** Provided text **
────

In Milwaukee History

Colectivo's Lakefront Cafe is located in the stunning 1888 cream city brick, Romanesque Revival Milwaukee River Flushing Station.

Urban spelunking: Colectivo Lakefront Cafe / Milwaukee River Flushing Station

Among the more delicious examples of adaptive reuse in Milwaukee is the Colectivo Lakefront Cafe, 1701 N. Lincoln Memorial Dr., where not only is the coffee hot and the food simple and delicious, but also the setting can't be beat.

While I love the lakefront site, I love the building even more.

The cafe, which opened in 2002, is a great reuse of a beautiful old civic building, and a successful reuse at that.

Though the building is a simple one-story, two-room shed, really, it's an attractively appointed cream city brick one, executed in a Victorian Romanesque Revival style. The windows are arched, there are sandstone belt courses and, of course, that lovely cupola atop the hipped roof.

I like the cresting on either end of the roof, too. To me they look like something you'd see adorning the prow of an old sailing ship, hinting at the lakeside location.

Inside, the high ceiling is pretty eye-catching, and I like that there are little Easter eggs from the building's past to be found, too. Like this pipe jutting out from a wall...

────

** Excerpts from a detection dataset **
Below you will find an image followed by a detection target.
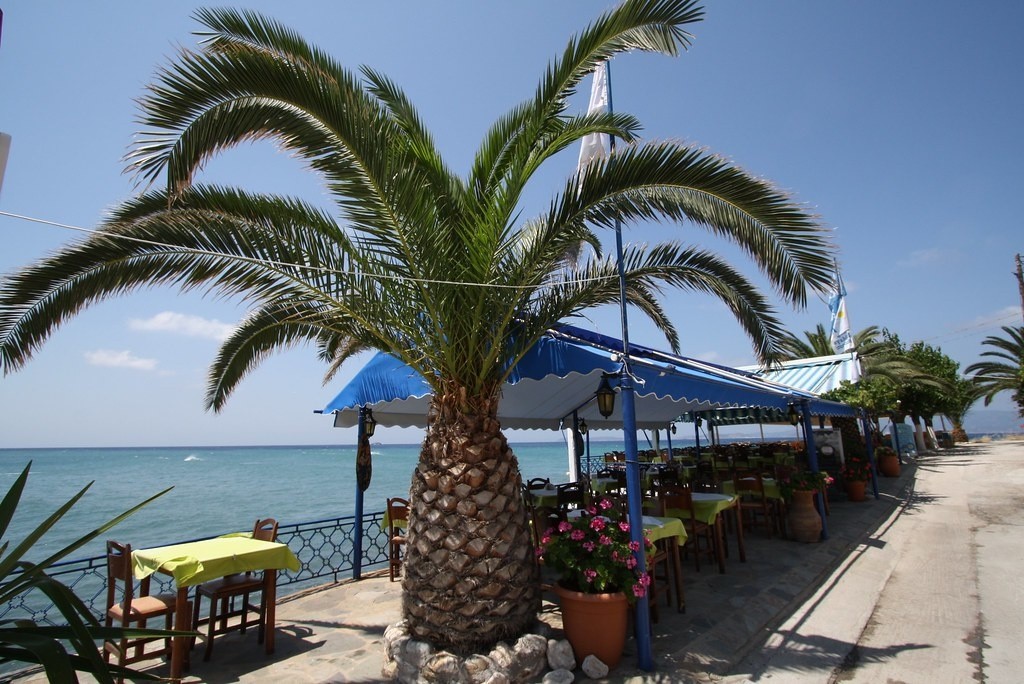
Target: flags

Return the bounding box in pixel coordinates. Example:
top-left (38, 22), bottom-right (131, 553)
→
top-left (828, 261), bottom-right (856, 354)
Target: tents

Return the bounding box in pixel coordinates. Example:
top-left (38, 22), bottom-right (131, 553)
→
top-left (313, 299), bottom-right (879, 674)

────

** Given task 1 **
Using the Colectivo cafe article, explain why the writer likes the cresting on either end of the building's roof.
** Given task 2 **
Write out the passage of the Colectivo cafe article from "In Milwaukee History" to "can't be beat.".

** Right answer 1 **
The writer thinks the cresting looks like something you'd see adorning the prow of an old sailing ship. That resemblance hints at the building's lakeside location.

** Right answer 2 **
In Milwaukee History

Colectivo's Lakefront Cafe is located in the stunning 1888 cream city brick, Romanesque Revival Milwaukee River Flushing Station.

Urban spelunking: Colectivo Lakefront Cafe / Milwaukee River Flushing Station

Among the more delicious examples of adaptive reuse in Milwaukee is the Colectivo Lakefront Cafe, 1701 N. Lincoln Memorial Dr., where not only is the coffee hot and the food simple and delicious, but also the setting can't be beat.